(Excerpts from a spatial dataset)
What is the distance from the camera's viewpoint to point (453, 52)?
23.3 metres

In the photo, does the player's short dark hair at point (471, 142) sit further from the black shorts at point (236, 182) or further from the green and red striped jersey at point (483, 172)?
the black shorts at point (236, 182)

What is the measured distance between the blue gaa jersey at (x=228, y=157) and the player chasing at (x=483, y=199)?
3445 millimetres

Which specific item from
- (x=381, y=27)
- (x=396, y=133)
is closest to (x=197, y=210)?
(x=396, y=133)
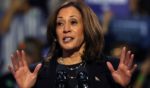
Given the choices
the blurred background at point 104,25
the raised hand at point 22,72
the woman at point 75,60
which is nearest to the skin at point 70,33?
the woman at point 75,60

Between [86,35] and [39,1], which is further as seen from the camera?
[39,1]

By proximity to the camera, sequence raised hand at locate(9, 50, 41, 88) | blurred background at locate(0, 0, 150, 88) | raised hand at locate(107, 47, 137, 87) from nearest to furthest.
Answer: raised hand at locate(107, 47, 137, 87) < raised hand at locate(9, 50, 41, 88) < blurred background at locate(0, 0, 150, 88)

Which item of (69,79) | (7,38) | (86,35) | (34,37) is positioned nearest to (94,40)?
(86,35)

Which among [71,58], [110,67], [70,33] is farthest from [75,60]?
[110,67]

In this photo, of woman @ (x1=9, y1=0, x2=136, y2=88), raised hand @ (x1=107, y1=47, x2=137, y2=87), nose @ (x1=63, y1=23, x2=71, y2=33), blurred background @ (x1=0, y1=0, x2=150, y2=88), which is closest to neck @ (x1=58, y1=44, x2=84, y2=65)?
woman @ (x1=9, y1=0, x2=136, y2=88)

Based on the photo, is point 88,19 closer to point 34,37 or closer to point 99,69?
point 99,69

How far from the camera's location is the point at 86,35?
4691 millimetres

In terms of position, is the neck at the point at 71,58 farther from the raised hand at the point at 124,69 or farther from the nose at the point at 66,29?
the raised hand at the point at 124,69

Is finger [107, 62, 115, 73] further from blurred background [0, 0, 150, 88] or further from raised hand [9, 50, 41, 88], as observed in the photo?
blurred background [0, 0, 150, 88]

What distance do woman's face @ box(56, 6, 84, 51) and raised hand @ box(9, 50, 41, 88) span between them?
27cm

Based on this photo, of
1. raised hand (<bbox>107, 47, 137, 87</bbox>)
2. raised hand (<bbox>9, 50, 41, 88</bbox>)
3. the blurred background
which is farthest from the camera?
the blurred background

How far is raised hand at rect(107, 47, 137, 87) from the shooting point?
444 centimetres

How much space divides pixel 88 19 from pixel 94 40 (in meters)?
0.17

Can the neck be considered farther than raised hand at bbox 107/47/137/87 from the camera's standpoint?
Yes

## THE PROBLEM
Write out all of the records above word for word, omitting the pictures.

## RESULT FOR THIS TASK
What is the distance from the camera's viewpoint to point (453, 52)?
23.3 metres

In the photo, does the player's short dark hair at point (471, 142) sit further from the black shorts at point (236, 182) or further from the green and red striped jersey at point (483, 172)?
the black shorts at point (236, 182)

What is the measured distance between the blue gaa jersey at (x=228, y=157) and the player chasing at (x=483, y=199)?
3445 millimetres

Which specific item from
- (x=381, y=27)
- (x=396, y=133)
is closest to (x=197, y=210)?
(x=396, y=133)
Given the choices
the blurred background at point 104,25
the raised hand at point 22,72
the woman at point 75,60
which is nearest to the skin at point 70,33?
the woman at point 75,60

Between [86,35] and [39,1], which is further as seen from the camera?
[39,1]

By proximity to the camera, sequence raised hand at locate(9, 50, 41, 88) | blurred background at locate(0, 0, 150, 88) | raised hand at locate(107, 47, 137, 87) from nearest to furthest.
Answer: raised hand at locate(107, 47, 137, 87) < raised hand at locate(9, 50, 41, 88) < blurred background at locate(0, 0, 150, 88)

Which item of (69,79) | (7,38) | (86,35) | (34,37) is positioned nearest to (94,40)?
(86,35)

Which among [71,58], [110,67], [70,33] is farthest from [75,60]?
[110,67]

In this photo, of woman @ (x1=9, y1=0, x2=136, y2=88), raised hand @ (x1=107, y1=47, x2=137, y2=87), nose @ (x1=63, y1=23, x2=71, y2=33), blurred background @ (x1=0, y1=0, x2=150, y2=88), which is closest to neck @ (x1=58, y1=44, x2=84, y2=65)?
woman @ (x1=9, y1=0, x2=136, y2=88)

Based on the photo, is point 88,19 closer to point 34,37 or closer to point 99,69?
point 99,69

How far from the camera's location is the point at 86,35?
4691 millimetres

In terms of position, is the neck at the point at 71,58 farther from the raised hand at the point at 124,69 or farther from the nose at the point at 66,29?
the raised hand at the point at 124,69

Is finger [107, 62, 115, 73] further from blurred background [0, 0, 150, 88] or further from raised hand [9, 50, 41, 88], as observed in the photo?
blurred background [0, 0, 150, 88]

What distance do woman's face @ box(56, 6, 84, 51) and raised hand @ box(9, 50, 41, 88) span between them?
27cm

Based on this photo, of
1. raised hand (<bbox>107, 47, 137, 87</bbox>)
2. raised hand (<bbox>9, 50, 41, 88</bbox>)
3. the blurred background
which is farthest from the camera?
the blurred background

How far is raised hand at rect(107, 47, 137, 87) from the shooting point?
444 centimetres

How much space divides pixel 88 19 from pixel 94 40 (in meters)?
0.17

Can the neck be considered farther than raised hand at bbox 107/47/137/87 from the camera's standpoint?
Yes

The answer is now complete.